TO: Prof. Dr. Phiala Shanahan, Center for Theoretical Physics, MIT Laboratory for Nuclear Science, NSF AI – Institute for Artificial Intelligence and Fundamental Interactions (IAIFI), Cambridge, Massachusetts 02139
FM: Bruce E. Camber
RE: Your work within ArXiv (50), your homepage, Wikipedia, and YouTube
First email: 6 June 2025 (updated)
Dear Prof. Dr.

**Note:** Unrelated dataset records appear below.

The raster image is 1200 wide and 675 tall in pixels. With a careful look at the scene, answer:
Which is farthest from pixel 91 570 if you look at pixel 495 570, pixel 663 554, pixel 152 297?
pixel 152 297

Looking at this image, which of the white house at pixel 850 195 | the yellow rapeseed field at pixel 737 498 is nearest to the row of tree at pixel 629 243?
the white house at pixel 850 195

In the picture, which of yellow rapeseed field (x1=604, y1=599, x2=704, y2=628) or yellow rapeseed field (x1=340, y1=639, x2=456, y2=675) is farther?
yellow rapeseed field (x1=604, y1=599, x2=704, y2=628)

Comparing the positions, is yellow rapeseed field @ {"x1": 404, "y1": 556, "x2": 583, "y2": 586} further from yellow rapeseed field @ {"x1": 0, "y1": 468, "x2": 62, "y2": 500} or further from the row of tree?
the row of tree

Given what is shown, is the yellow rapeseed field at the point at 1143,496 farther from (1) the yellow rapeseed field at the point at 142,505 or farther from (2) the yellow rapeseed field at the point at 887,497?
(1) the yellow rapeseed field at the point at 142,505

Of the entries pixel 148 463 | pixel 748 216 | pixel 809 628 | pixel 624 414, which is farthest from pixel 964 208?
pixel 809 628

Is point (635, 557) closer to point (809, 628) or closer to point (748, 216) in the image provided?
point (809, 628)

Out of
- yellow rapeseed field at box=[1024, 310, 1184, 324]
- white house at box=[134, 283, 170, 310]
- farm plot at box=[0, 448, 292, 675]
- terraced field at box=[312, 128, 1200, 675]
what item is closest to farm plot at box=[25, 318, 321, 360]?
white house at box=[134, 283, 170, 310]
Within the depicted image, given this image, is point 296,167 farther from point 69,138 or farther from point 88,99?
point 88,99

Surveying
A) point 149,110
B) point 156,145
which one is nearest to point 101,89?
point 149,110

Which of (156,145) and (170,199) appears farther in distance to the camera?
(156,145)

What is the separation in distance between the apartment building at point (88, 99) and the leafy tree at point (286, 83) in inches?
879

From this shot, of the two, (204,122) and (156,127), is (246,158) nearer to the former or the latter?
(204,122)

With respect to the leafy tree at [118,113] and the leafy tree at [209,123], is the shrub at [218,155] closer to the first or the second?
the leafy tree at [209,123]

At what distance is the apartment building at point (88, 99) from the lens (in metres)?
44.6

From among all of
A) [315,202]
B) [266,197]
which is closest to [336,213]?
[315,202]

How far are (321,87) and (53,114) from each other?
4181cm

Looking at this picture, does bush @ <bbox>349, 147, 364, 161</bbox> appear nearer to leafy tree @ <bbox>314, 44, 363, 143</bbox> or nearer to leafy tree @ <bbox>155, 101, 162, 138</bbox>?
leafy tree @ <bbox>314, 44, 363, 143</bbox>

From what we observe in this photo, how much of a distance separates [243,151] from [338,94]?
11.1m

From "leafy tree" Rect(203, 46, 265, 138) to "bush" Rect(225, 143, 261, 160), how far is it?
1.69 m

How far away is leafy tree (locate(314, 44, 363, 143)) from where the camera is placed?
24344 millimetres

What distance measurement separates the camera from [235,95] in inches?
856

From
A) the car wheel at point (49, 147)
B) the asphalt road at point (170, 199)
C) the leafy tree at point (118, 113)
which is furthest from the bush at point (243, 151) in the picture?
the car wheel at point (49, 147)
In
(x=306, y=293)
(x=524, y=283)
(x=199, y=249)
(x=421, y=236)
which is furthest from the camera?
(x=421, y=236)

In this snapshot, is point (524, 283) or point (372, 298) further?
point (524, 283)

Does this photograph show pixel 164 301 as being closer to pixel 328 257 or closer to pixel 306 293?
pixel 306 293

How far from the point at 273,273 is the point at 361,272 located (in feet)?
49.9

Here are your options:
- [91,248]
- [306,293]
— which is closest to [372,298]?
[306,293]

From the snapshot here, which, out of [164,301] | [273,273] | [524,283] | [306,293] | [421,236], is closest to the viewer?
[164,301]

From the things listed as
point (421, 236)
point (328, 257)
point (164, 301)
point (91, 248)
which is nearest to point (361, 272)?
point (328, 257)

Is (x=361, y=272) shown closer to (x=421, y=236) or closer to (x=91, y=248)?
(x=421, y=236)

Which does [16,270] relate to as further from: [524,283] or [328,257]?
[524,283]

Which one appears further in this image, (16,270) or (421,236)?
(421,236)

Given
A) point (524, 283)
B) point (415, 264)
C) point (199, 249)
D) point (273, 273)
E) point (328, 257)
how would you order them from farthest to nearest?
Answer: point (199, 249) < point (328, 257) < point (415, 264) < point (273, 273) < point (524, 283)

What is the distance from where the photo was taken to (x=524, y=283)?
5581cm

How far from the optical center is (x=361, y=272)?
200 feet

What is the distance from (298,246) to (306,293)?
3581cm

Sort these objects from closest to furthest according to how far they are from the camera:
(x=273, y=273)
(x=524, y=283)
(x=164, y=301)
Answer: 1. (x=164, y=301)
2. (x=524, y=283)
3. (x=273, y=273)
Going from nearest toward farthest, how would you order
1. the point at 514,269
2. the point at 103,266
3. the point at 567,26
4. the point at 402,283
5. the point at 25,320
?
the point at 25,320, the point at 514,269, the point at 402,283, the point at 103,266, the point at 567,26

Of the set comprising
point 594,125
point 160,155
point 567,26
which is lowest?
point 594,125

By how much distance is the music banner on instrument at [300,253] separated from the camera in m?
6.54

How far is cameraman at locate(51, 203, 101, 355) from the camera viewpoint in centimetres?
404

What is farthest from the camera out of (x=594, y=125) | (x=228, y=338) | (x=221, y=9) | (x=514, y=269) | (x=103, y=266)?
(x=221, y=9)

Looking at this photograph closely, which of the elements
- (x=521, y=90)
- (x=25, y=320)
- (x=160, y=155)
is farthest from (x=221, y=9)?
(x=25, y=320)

Phiala Shanahan:
I have made reference to your work (with Detmold and others) in several documents online:
- https://81018.com/mit-iaifi-2025/
- .https://81018.com/qualitative-expansion/#Shanahan
- https://81018.com/big-ideas/#Detmold
- https://81018.com/paradigm-shift/#Detmold
- https://81018.com/gbo-qem/
The current homepage reviews our orientation. Bottomline, AI (particularly, your work cited) is shedding light on those 202 base-2 notations from the Planck scale to the age of the universe today. Quantum indeterminacy has a possible range of notations, yet those notations prior to Notation-50 introduce and old idea as something new. Too fast and too dense, there is no time or space for imperfections. That range possibly opens up as early as Notation-50, but more definitely opens up with symmetry-breaking around Notation-60 (and particle and waves, hadrons and gluons, around Notation-64).
We also are working with new insights within the four primary irrational numbers, π.e.√2.φ. We have been talking about the basic qualities of π since 2011 and qualities of the octahedron since 1999, but it was only as a result of early March discussions with Grok that the other three irrational numbers came up.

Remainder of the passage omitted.